Image-based chart reading data
Segment Open

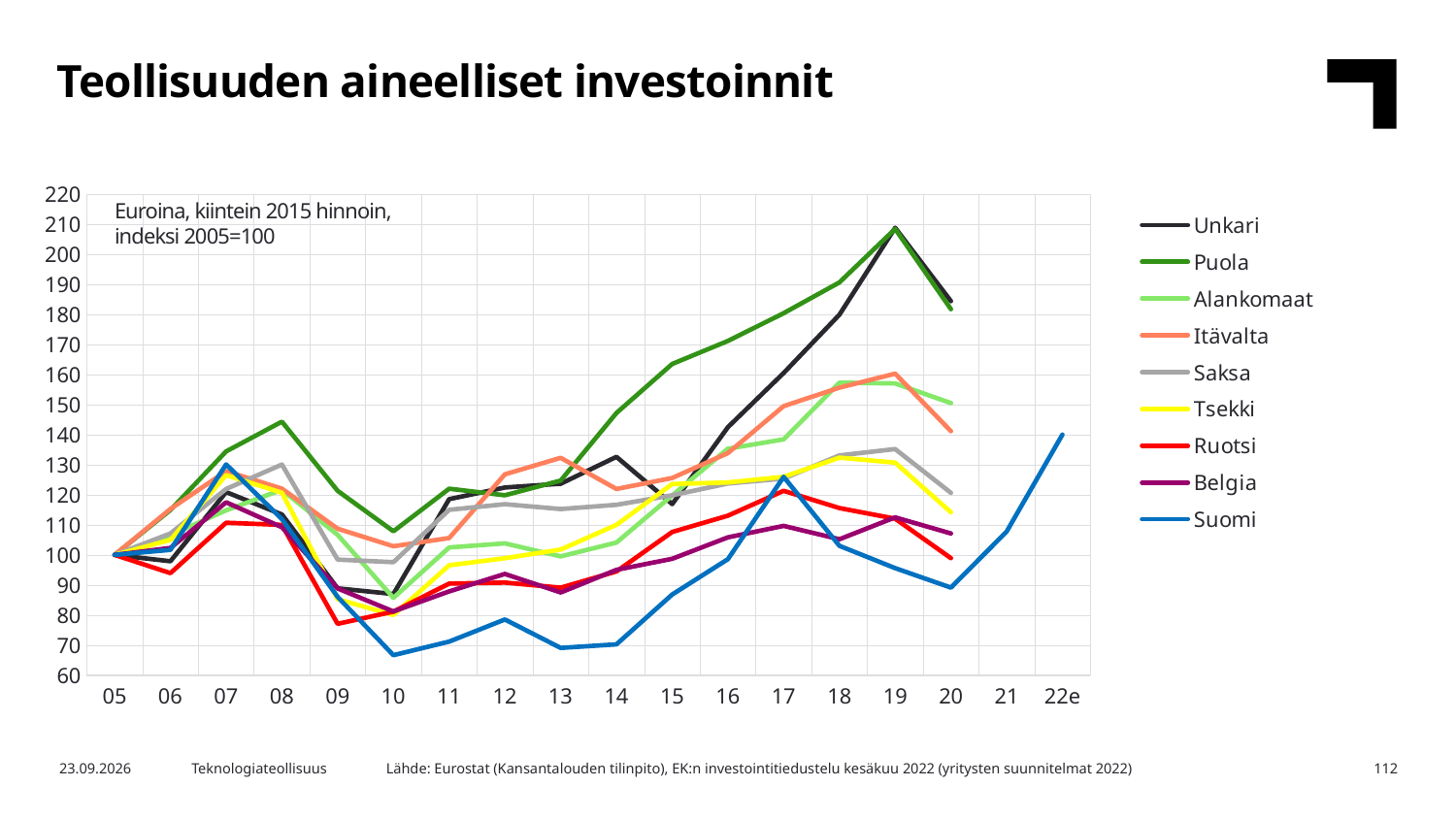
Which series has the lowest value in 2010? Suomi Which series has the lowest value in 2013? Suomi Is the value for Suomi in 22e greater or less than 130? greater How many series does the legend list? 9 In 2020, which is larger, the value for Puola or the value for Ruotsi? Puola Which series has the highest value in 2016? Puola Is the value for Puola in 2019 greater or less than 200? greater Is the value for Suomi in 2010 greater or less than 70? less How many year labels are shown on the x axis? 18 What kind of chart is shown on the slide? line chart Does the Suomi line rise or fall from 2020 to 22e? rise Which series is the only one plotted through 21 and 22e? Suomi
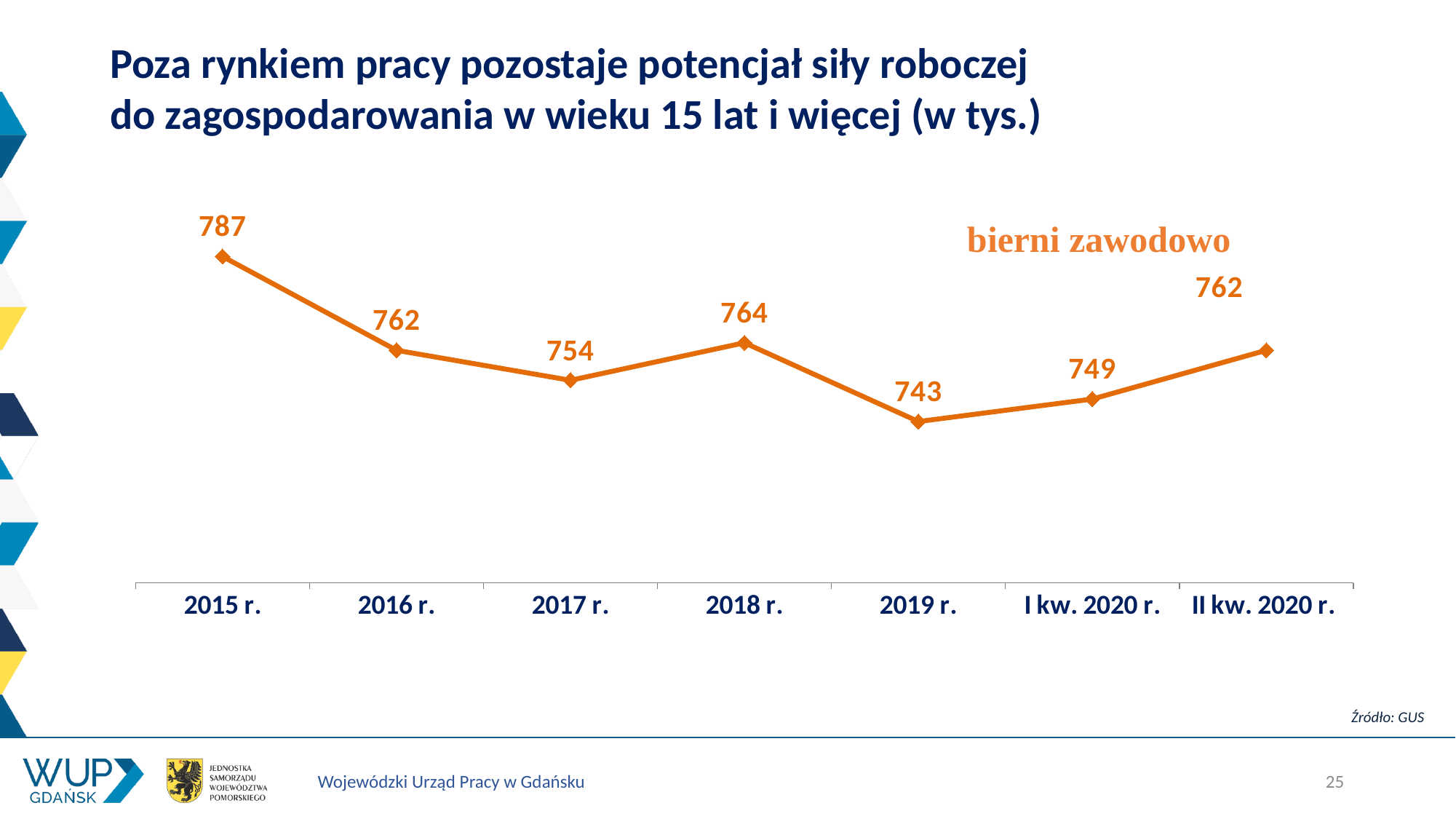
What is the difference between the values for 2015 r. and 2019 r.? 44 How many data points are plotted on the chart? 7 What is the name of the series shown on the chart? bierni zawodowo What is the value for 2019 r.? 743 What is the difference between the values for II kw. 2020 r. and I kw. 2020 r.? 13 Which category has the highest value? 2015 r. Which category has the lowest value? 2019 r. What is the value for 2015 r.? 787 Which is larger, the value for 2017 r. or the value for 2018 r.? 2018 r. What is the value for II kw. 2020 r.? 762 What is the value for 2018 r.? 764 What kind of chart is shown on the slide? line chart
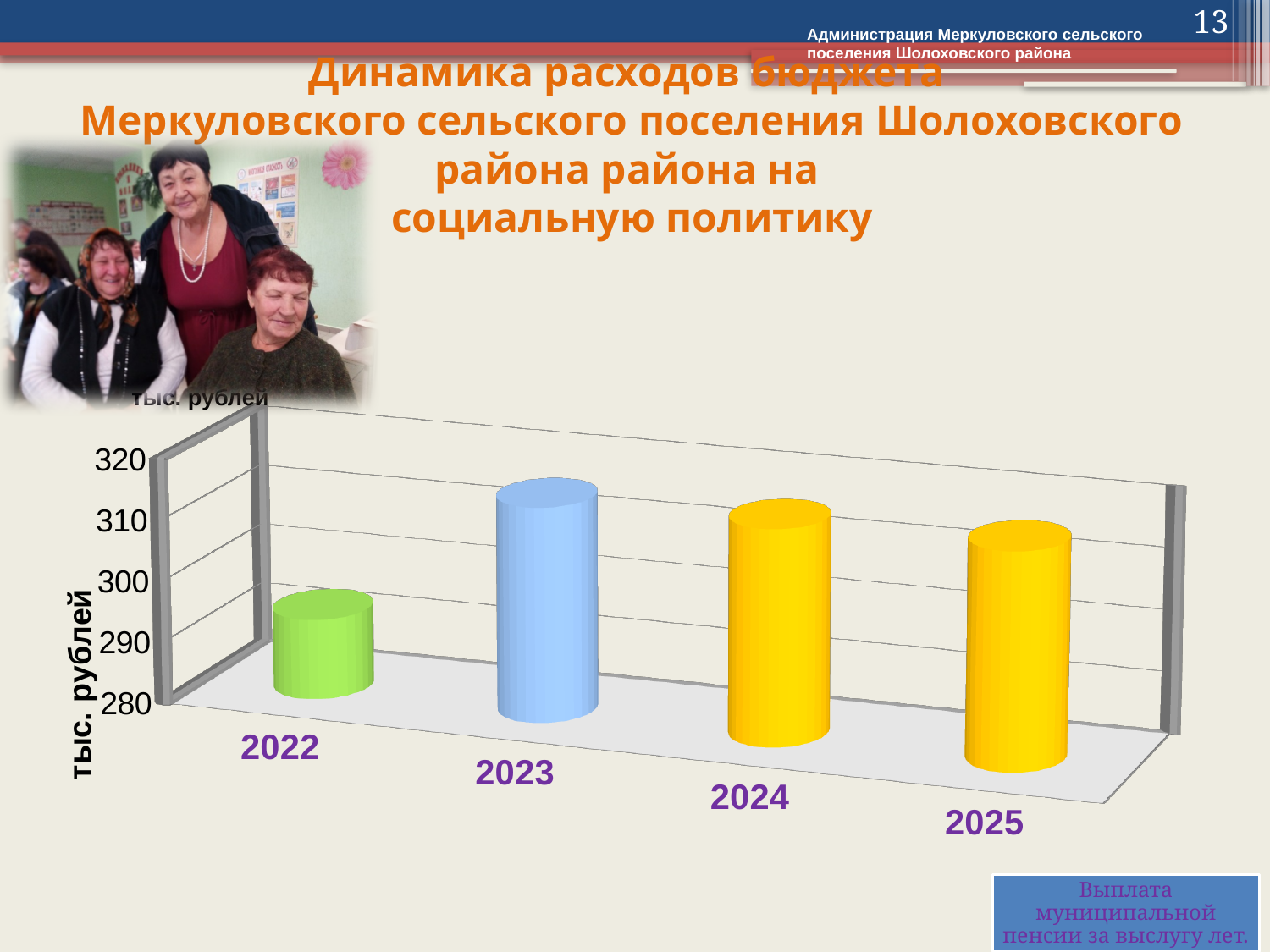
Is the value for 2025 greater or less than 300? greater How many years are shown on the x axis of the chart? 4 What kind of chart is shown on the slide? bar chart Is the value for 2023 greater or less than 310? greater Is the value for 2024 greater or less than 300? greater Which is larger, the value for 2022 or the value for 2025? 2025 Which year has the lowest value in the chart? 2022 Does the value rise or fall from 2022 to 2023? rise What unit is given on the vertical axis of the chart? тыс. рублей Which is larger, the value for 2022 or the value for 2023? 2023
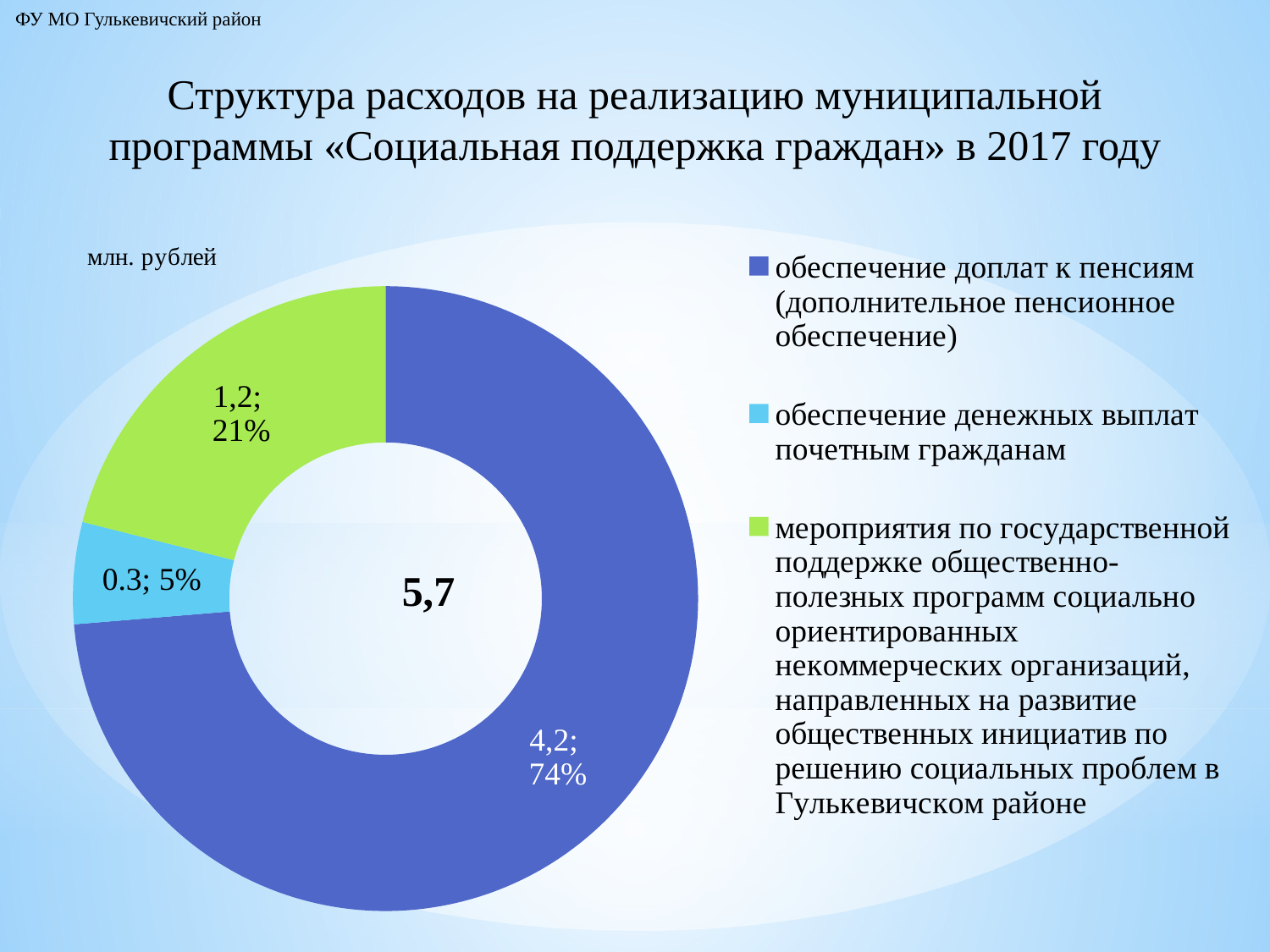
Which category has the smallest slice? обеспечение денежных выплат почетным гражданам What share of the chart does обеспечение денежных выплат почетным гражданам represent? 5% What value is shown for обеспечение денежных выплат почетным гражданам? 0.3 What value is shown for обеспечение доплат к пенсиям (дополнительное пенсионное обеспечение)? 4,2 What share of the chart does обеспечение доплат к пенсиям (дополнительное пенсионное обеспечение) represent? 74% What is the difference in percentage points between the share for обеспечение доплат к пенсиям and the share for мероприятия по государственной поддержке общественно-полезных программ? 53% How many categories does the chart show? 3 Which category has the largest slice? обеспечение доплат к пенсиям (дополнительное пенсионное обеспечение) What kind of chart is shown on the slide? doughnut chart What value is shown for мероприятия по государственной поддержке общественно-полезных программ социально ориентированных некоммерческих организаций? 1,2 What total value is shown in the centre of the chart? 5,7 What share of the chart does мероприятия по государственной поддержке общественно-полезных программ represent? 21%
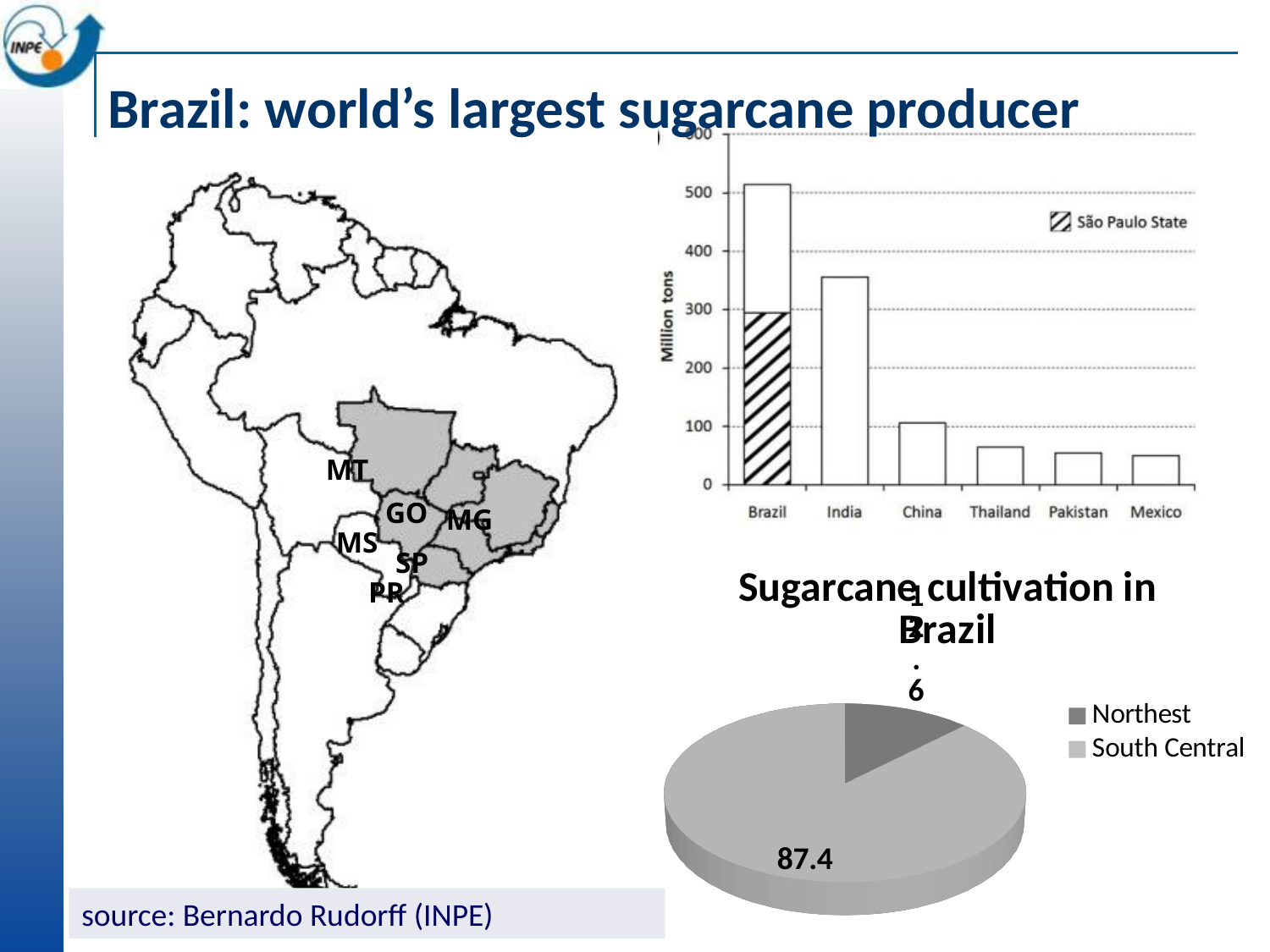
What is the y-axis label of the bar chart at the top right? Million tons In the 'Sugarcane cultivation in Brazil' chart, what is the value for South Central? 87.4 In the bar chart at the top right, which is larger, the value for India or the value for China? India What kind of chart is 'Sugarcane cultivation in Brazil'? pie chart In the bar chart at the top right, is the value for Brazil greater or less than 400? greater In the bar chart at the top right, do the values rise or fall from left to right across the countries? fall In the bar chart at the top right, which country has the highest value? Brazil In the bar chart at the top right, is the value for India greater or less than 400? less What kind of chart is the chart at the top right of the slide showing sugarcane production by country? bar chart How many entries does the legend of the 'Sugarcane cultivation in Brazil' chart list? 2 In the bar chart at the top right, is the value for Thailand greater or less than 100? less How many countries are shown in the bar chart at the top right? 6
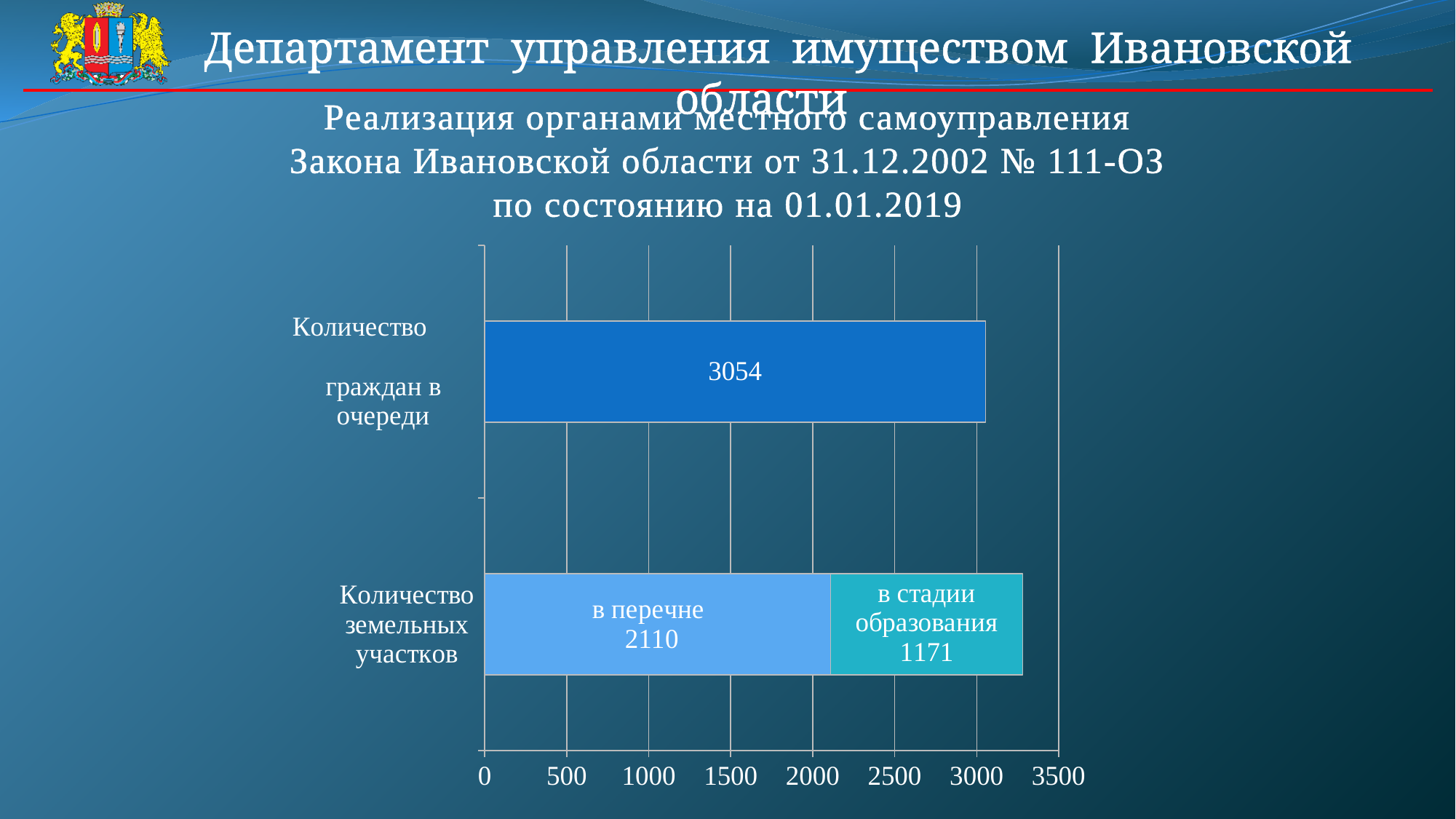
Is the "в стадии образования" segment greater or less than 1500? less What is the value shown for "Количество граждан в очереди"? 3054 What is the total of the stacked "Количество земельных участков" bar? 3281 What is the value of the "в перечне" segment of the "Количество земельных участков" bar? 2110 What kind of chart is shown on the slide? bar chart What is the maximum value shown on the horizontal axis of the chart? 3500 What is the value of the "в стадии образования" segment of the "Количество земельных участков" bar? 1171 Is the value for "Количество граждан в очереди" greater or less than 3000? greater What is the difference between the "в перечне" segment (2110) and the "в стадии образования" segment (1171)? 939 What date is the chart data reported as of, according to the chart title? 01.01.2019 Which is larger: the "в перечне" segment or the "в стадии образования" segment? в перечне How many categories are shown on the vertical axis of the chart? 2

Segment Closed

→ **The problem**
Revise the rows above, replacing "slide" with "page" everywhere it occurs and keeping everything else unchanged. Leave the pictures out of your answer.

→ **Reply**
Which series has the lowest value in 2010? Suomi Which series has the lowest value in 2013? Suomi Is the value for Suomi in 22e greater or less than 130? greater How many series does the legend list? 9 In 2020, which is larger, the value for Puola or the value for Ruotsi? Puola Which series has the highest value in 2016? Puola Is the value for Puola in 2019 greater or less than 200? greater Is the value for Suomi in 2010 greater or less than 70? less How many year labels are shown on the x axis? 18 What kind of chart is shown on the page? line chart Does the Suomi line rise or fall from 2020 to 22e? rise Which series is the only one plotted through 21 and 22e? Suomi
What is the difference between the values for 2015 r. and 2019 r.? 44 How many data points are plotted on the chart? 7 What is the name of the series shown on the chart? bierni zawodowo What is the value for 2019 r.? 743 What is the difference between the values for II kw. 2020 r. and I kw. 2020 r.? 13 Which category has the highest value? 2015 r. Which category has the lowest value? 2019 r. What is the value for 2015 r.? 787 Which is larger, the value for 2017 r. or the value for 2018 r.? 2018 r. What is the value for II kw. 2020 r.? 762 What is the value for 2018 r.? 764 What kind of chart is shown on the page? line chart
Is the value for 2025 greater or less than 300? greater How many years are shown on the x axis of the chart? 4 What kind of chart is shown on the page? bar chart Is the value for 2023 greater or less than 310? greater Is the value for 2024 greater or less than 300? greater Which is larger, the value for 2022 or the value for 2025? 2025 Which year has the lowest value in the chart? 2022 Does the value rise or fall from 2022 to 2023? rise What unit is given on the vertical axis of the chart? тыс. рублей Which is larger, the value for 2022 or the value for 2023? 2023
Which category has the smallest slice? обеспечение денежных выплат почетным гражданам What share of the chart does обеспечение денежных выплат почетным гражданам represent? 5% What value is shown for обеспечение денежных выплат почетным гражданам? 0.3 What value is shown for обеспечение доплат к пенсиям (дополнительное пенсионное обеспечение)? 4,2 What share of the chart does обеспечение доплат к пенсиям (дополнительное пенсионное обеспечение) represent? 74% What is the difference in percentage points between the share for обеспечение доплат к пенсиям and the share for мероприятия по государственной поддержке общественно-полезных программ? 53% How many categories does the chart show? 3 Which category has the largest slice? обеспечение доплат к пенсиям (дополнительное пенсионное обеспечение) What kind of chart is shown on the page? doughnut chart What value is shown for мероприятия по государственной поддержке общественно-полезных программ социально ориентированных некоммерческих организаций? 1,2 What total value is shown in the centre of the chart? 5,7 What share of the chart does мероприятия по государственной поддержке общественно-полезных программ represent? 21%
What is the y-axis label of the bar chart at the top right? Million tons In the 'Sugarcane cultivation in Brazil' chart, what is the value for South Central? 87.4 In the bar chart at the top right, which is larger, the value for India or the value for China? India What kind of chart is 'Sugarcane cultivation in Brazil'? pie chart In the bar chart at the top right, is the value for Brazil greater or less than 400? greater In the bar chart at the top right, do the values rise or fall from left to right across the countries? fall In the bar chart at the top right, which country has the highest value? Brazil In the bar chart at the top right, is the value for India greater or less than 400? less What kind of chart is the chart at the top right of the page showing sugarcane production by country? bar chart How many entries does the legend of the 'Sugarcane cultivation in Brazil' chart list? 2 In the bar chart at the top right, is the value for Thailand greater or less than 100? less How many countries are shown in the bar chart at the top right? 6
Is the "в стадии образования" segment greater or less than 1500? less What is the value shown for "Количество граждан в очереди"? 3054 What is the total of the stacked "Количество земельных участков" bar? 3281 What is the value of the "в перечне" segment of the "Количество земельных участков" bar? 2110 What kind of chart is shown on the page? bar chart What is the maximum value shown on the horizontal axis of the chart? 3500 What is the value of the "в стадии образования" segment of the "Количество земельных участков" bar? 1171 Is the value for "Количество граждан в очереди" greater or less than 3000? greater What is the difference between the "в перечне" segment (2110) and the "в стадии образования" segment (1171)? 939 What date is the chart data reported as of, according to the chart title? 01.01.2019 Which is larger: the "в перечне" segment or the "в стадии образования" segment? в перечне How many categories are shown on the vertical axis of the chart? 2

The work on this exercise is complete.